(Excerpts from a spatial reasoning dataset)
========

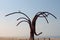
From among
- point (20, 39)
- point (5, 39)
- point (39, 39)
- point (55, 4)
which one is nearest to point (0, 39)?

========

-- REQUIRED TASK --
Copy the listing above word for word, leaving out the picture.

-- WRITTEN SOLUTION --
From among
- point (20, 39)
- point (5, 39)
- point (39, 39)
- point (55, 4)
which one is nearest to point (0, 39)?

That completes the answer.